### Text to read
Thursday, April 11, 2013

Library Shelf: The Birth of Satan


Without Satan, why believe in God?

". . . it is hardly surprising that many monotheists have constructed the embodiment, in stories and art and imaginings, of the energy and forces in life that seem inhospitable, disorderly, fractious. This is the character we know as Satan, whose origins are the subject of this book. We cannot know, or at least we do not, whether there is a Satan beyond this Satan. But. . . [Satan] is worthy of our respectful consideration."
The Birth of Satan: Tracing the Devil's Biblical Roots, by T.J. Wray and Gregory Mobley, was earth-shattering for me. This library book kept me busy on a plane trip to Philadelphia, and I was so excited about it that I kept reading pages aloud to my sister on our drive to my uncle's Delaware beach house. 

For years I had been troubled by an incident in the life of King David. Like many David stories, this one is recorded twice: once in II Samuel 24 and once in I Chronicles 21. In both versions, the king gets in big trouble with God for ordering a national census and the whole population is punished. Only in the Samuel version, God is already angry with Israel, so he purposely incites David to order the census, and then everyone gets in trouble and 70,000 people die. In the Chronicles version (the later one), Satan opposes Israel by inciting David to number the people, God gets mad, the whole nation is punished and 70,000 people die.

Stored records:
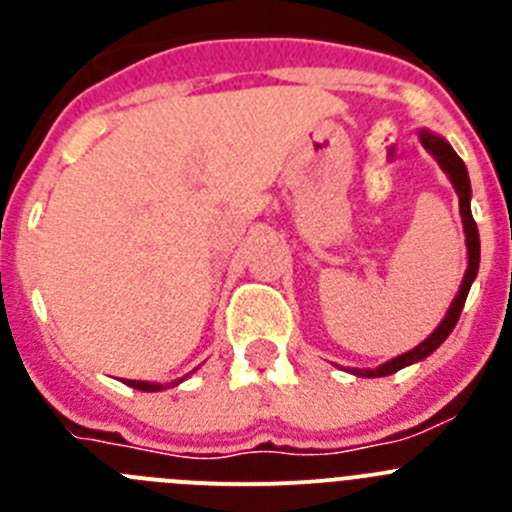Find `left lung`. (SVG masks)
<instances>
[{"label":"left lung","mask_w":512,"mask_h":512,"mask_svg":"<svg viewBox=\"0 0 512 512\" xmlns=\"http://www.w3.org/2000/svg\"><path fill=\"white\" fill-rule=\"evenodd\" d=\"M419 139H421V147H424L431 157L437 159L439 167L444 170V175H447L449 182H452L454 192H457L459 215H462V228H464V243H467V271H464V279L462 284H459L457 297L452 299V304H449L447 314H444V320L437 325V330L431 332L424 342H419L414 350L398 355V358L386 360V363L378 365V368H350L348 373L358 375V378H383V375H391L396 373V370L406 368V365H414L419 363V360L429 358V355L434 353V350H437L449 335H452L454 325H457L459 320V314H462L464 302H467V294H470L472 281L477 279V269H480V233H477V223L475 218H472V208H470L472 185H470V175H467V167H464L459 154L452 149V144H449L444 137H439V134H434V131L419 129Z\"/></svg>","instance_id":"1"}]
</instances>
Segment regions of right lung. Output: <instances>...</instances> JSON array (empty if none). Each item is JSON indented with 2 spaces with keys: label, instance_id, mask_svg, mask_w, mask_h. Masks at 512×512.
I'll use <instances>...</instances> for the list:
<instances>
[{
  "label": "right lung",
  "instance_id": "obj_1",
  "mask_svg": "<svg viewBox=\"0 0 512 512\" xmlns=\"http://www.w3.org/2000/svg\"><path fill=\"white\" fill-rule=\"evenodd\" d=\"M198 370V368H195ZM195 370H192V373H195ZM190 375V373H187ZM185 375V378H187ZM185 378H177V381H172V383H149V381H124L126 386H131V388H137V391H147V393H157V391H164V388H172V386H180L182 381H185Z\"/></svg>",
  "mask_w": 512,
  "mask_h": 512
}]
</instances>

### Task to carry out
In the post about The Birth of Satan, who leads David to order the census in the Chronicles version of the story?

### Response for this exercise
Satan.